• Vol. 10
  • Chapter 10

In the Early Hours

After a drive in the countryside, it took Graive eleven hours to coax her ancient, beloved car the forty-mile distance back to town.

It would have been quicker to walk, she thought and immediately regretted that her mind should form such a thankless comment.

‘Not your fault,’ she said aloud and patted the steering wheel. ‘You’re of mature years.’

Graive eased the vehicle into the town square and over the cobbles, but the engine stalled. Instinctively, Graive knew that the vehicle’s end had finally arrived.

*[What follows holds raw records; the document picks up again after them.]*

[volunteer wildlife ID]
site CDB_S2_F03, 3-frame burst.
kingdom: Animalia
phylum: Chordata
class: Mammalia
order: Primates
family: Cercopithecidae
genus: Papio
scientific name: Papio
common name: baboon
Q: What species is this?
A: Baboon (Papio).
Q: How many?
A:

She glanced at her watch: two-thirty in the morning. With no choice but to leave the car where it had expired, she stepped out and looked at the centre of the square. She intended to nod a greeting at the stylite who had spent an ascetic thirty-seven years living atop the pillar that stood there. Tonight, though, Graive frowned. The stylite had gone.

A noise came from the pillar’s far side. Graive hurried over and saw the stylite climbing down. He moved with extraordinary dexterity for a man who had sat cross-legged for almost four decades and whose muscles must have become very stiff.

The stylite reached the ground, stretched his muscles and marched away.

The situation made Graive anxious. The stylite had become a major tourist attraction and had helped to boost the town’s income. If he left, the


In the Early Hours

chamber of commerce would be upset. No doubt the business owners would demand to know how the mayor planned to remedy the matter; and Graive happened to be the mayor.

‘Excuse me,’ Graive called after the stylite. ‘What are you doing? Where are you going?’

‘I’ve had enough,’ the stylite said over his shoulder as he strode from the square and disappeared down an unlit street.

Graive shuffled to the steps of the town hall and sat down. Until now, her tenure as mayor had been plain sailing. But tonight, in the early hours, her car had died and the stylite had gone. Bewildered, she reached out a hand and rested it on a talon of the stone gargoyle that stood by the town hall’s entrance.

‘A crisis has arisen,’ she muttered to herself.

The gargoyle shook her hand from its talon.   

‘I have a solution,’ it said.

The sudden animation of this granite creature didn’t shock Graive. The events of the previous few minutes had left her so weary, she believed her imagination had gone haywire.

‘What solution?’ she asked impassively.


In the Early Hours

‘You’ll see,’ the gargoyle said.

It jogged to Graive’s revered car and took hold of the roof. It then flew to the top of the pillar and placed the car across the top.

‘You’ve a new tourist attraction,’ the gargoyle said when it returned to Graive. ‘An automotive sky burial.’

The potential of such a concept for the town’s financial well-being cheered Graive.

‘That could work,’ she said and gave the gargoyle an appraising stare. ‘And perhaps you … ’

‘Not a chance,’ the gargoyle interrupted and settled back into immobility.